### PAGE EXTRACT
United States District Court, W.D. Washington, Tacoma

August 26, 2019

ANGELA B., Plaintiff,


          David W. Christel, United States Magistrate Judge

         Noting Dated: September 13, 2019 The District Court has referred this action, filed pursuant to 42 U.S.C. § 405(g), to United States Magistrate Judge David W. Christel. Plaintiff filed this matter seeking judicial review of Defendant's denial of her applications for supplemental security income (“SSI”) and disability insurance benefits (“DIB”).

         After considering the record, the Court concludes the Administrative Law Judge (“ALJ”) committed harmful error by failing to provide legally sufficient reasons to reject opinion evidence from Dr. Kamran Khan, M.D., and Ms. Julie Milasich, O.T, and therefore, by failing to properly determine Plaintiff's residual functional capacity (“RFC”). Accordingly, the undersigned recommends this matter be reversed and remanded pursuant to sentence four of 42 U.S.C. § 405(g) to the Commissioner of the Social Security Administration for further proceedings consistent with this Report and Recommendation.
######
### TO DO
A) Answer these questions from the court excerpt:
(i) To which United States Magistrate Judge was the action referred?
(ii) Which two kinds of benefits did the Plaintiff apply for?
(iii) Whose opinion evidence did the ALJ fail to give legally sufficient reasons to reject?
B) Reproduce the court excerpt starting at the words "After considering the" and ending after "Report and Recommendation.".
### ENTRIES SHOWN
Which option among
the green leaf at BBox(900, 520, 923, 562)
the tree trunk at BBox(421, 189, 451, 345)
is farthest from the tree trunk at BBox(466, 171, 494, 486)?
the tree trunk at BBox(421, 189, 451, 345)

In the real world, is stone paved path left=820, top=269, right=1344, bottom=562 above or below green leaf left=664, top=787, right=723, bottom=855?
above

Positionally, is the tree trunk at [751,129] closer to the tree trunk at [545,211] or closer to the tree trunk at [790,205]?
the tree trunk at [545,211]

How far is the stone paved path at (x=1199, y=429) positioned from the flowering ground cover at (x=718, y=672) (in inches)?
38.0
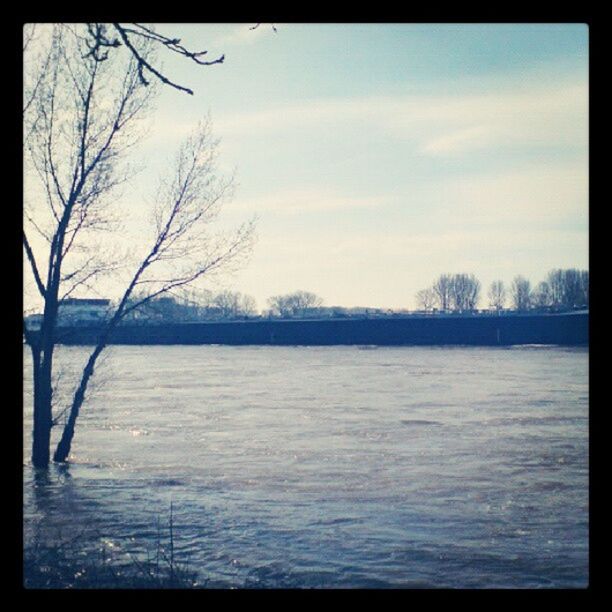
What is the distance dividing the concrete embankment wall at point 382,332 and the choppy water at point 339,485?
40.4 m

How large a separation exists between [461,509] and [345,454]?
675 cm

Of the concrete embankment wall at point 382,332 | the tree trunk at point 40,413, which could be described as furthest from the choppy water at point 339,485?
the concrete embankment wall at point 382,332

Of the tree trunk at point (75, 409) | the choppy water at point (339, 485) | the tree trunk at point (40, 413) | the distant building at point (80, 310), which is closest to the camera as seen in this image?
the choppy water at point (339, 485)

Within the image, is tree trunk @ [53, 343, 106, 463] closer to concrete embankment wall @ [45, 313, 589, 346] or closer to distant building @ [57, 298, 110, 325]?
distant building @ [57, 298, 110, 325]

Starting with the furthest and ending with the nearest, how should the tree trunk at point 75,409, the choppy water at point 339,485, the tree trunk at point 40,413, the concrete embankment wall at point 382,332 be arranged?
the concrete embankment wall at point 382,332, the tree trunk at point 75,409, the tree trunk at point 40,413, the choppy water at point 339,485

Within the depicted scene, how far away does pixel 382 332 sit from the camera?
282 feet

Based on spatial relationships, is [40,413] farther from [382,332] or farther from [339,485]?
[382,332]

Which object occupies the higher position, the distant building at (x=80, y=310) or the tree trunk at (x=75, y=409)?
the distant building at (x=80, y=310)

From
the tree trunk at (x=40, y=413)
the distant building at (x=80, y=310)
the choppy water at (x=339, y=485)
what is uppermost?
the distant building at (x=80, y=310)

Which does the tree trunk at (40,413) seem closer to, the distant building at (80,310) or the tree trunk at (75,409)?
the tree trunk at (75,409)

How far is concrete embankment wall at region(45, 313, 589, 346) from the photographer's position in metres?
77.7

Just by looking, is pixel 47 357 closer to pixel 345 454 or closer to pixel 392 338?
pixel 345 454

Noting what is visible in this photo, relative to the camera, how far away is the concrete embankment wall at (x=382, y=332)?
255 feet
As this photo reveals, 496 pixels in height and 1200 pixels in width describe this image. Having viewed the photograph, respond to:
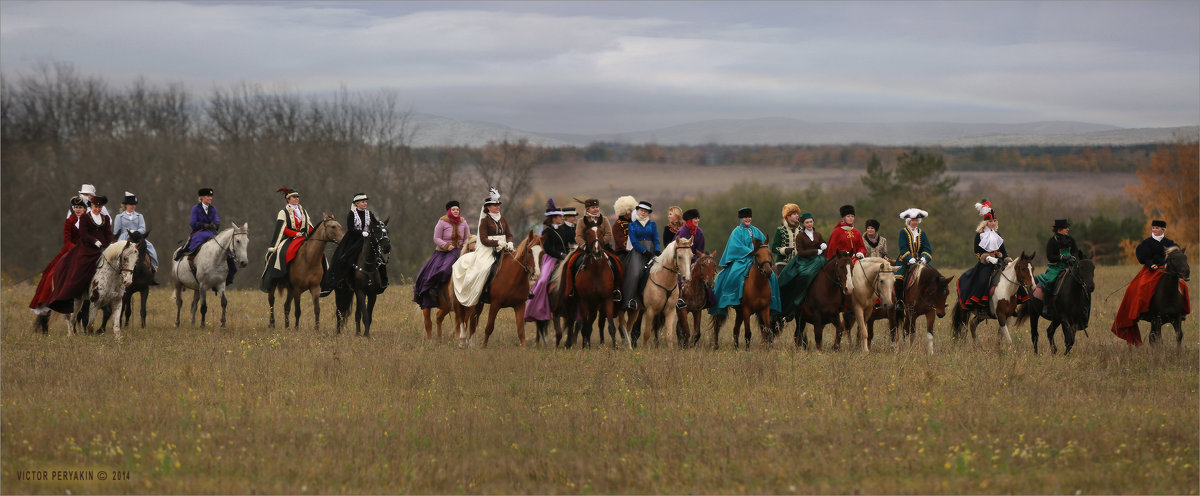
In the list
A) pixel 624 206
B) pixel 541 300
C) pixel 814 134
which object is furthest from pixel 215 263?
pixel 814 134

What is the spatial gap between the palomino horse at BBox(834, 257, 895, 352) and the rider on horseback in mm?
2192

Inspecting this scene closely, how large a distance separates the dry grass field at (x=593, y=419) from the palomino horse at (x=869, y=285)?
0.85 metres

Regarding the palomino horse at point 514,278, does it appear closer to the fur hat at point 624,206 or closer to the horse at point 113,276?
the fur hat at point 624,206

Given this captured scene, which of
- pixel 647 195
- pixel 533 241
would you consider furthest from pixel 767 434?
pixel 647 195

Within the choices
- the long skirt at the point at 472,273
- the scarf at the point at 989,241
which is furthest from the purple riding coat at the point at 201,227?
the scarf at the point at 989,241

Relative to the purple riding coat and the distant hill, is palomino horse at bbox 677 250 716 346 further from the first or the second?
the distant hill

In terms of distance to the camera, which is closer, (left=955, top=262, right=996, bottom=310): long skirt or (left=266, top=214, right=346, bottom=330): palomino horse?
(left=955, top=262, right=996, bottom=310): long skirt

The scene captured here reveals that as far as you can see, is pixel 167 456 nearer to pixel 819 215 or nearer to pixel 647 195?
pixel 819 215

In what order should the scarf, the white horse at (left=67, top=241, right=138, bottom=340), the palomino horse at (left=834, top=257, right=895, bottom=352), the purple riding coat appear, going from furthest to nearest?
A: the purple riding coat
the scarf
the white horse at (left=67, top=241, right=138, bottom=340)
the palomino horse at (left=834, top=257, right=895, bottom=352)

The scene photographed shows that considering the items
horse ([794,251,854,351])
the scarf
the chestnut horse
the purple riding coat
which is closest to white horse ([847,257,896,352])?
horse ([794,251,854,351])

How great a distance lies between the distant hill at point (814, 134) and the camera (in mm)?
84562

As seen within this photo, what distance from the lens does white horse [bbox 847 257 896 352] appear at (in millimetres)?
16688

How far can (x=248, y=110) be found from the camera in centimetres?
7669

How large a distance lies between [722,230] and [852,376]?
61679 mm
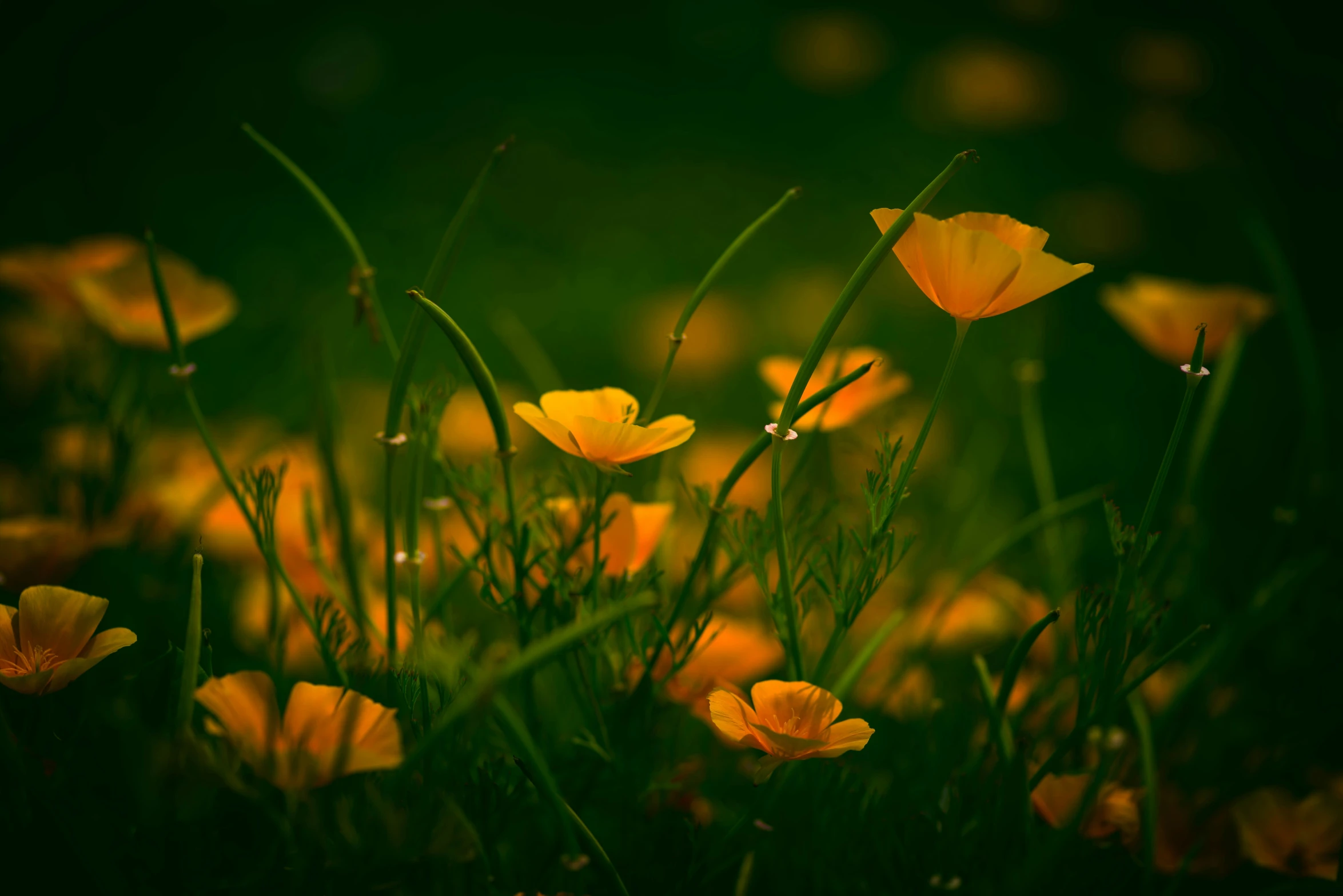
######
### RESPONSES
A)
(i) David W. Christel
(ii) Supplemental security income (SSI) and disability insurance benefits (DIB)
(iii) Dr. Kamran Khan, M.D., and Ms. Julie Milasich, O.T.

B)
After considering the record, the Court concludes the Administrative Law Judge (“ALJ”) committed harmful error by failing to provide legally sufficient reasons to reject opinion evidence from Dr. Kamran Khan, M.D., and Ms. Julie Milasich, O.T, and therefore, by failing to properly determine Plaintiff's residual functional capacity (“RFC”). Accordingly, the undersigned recommends this matter be reversed and remanded pursuant to sentence four of 42 U.S.C. § 405(g) to the Commissioner of the Social Security Administration for further proceedings consistent with this Report and Recommendation.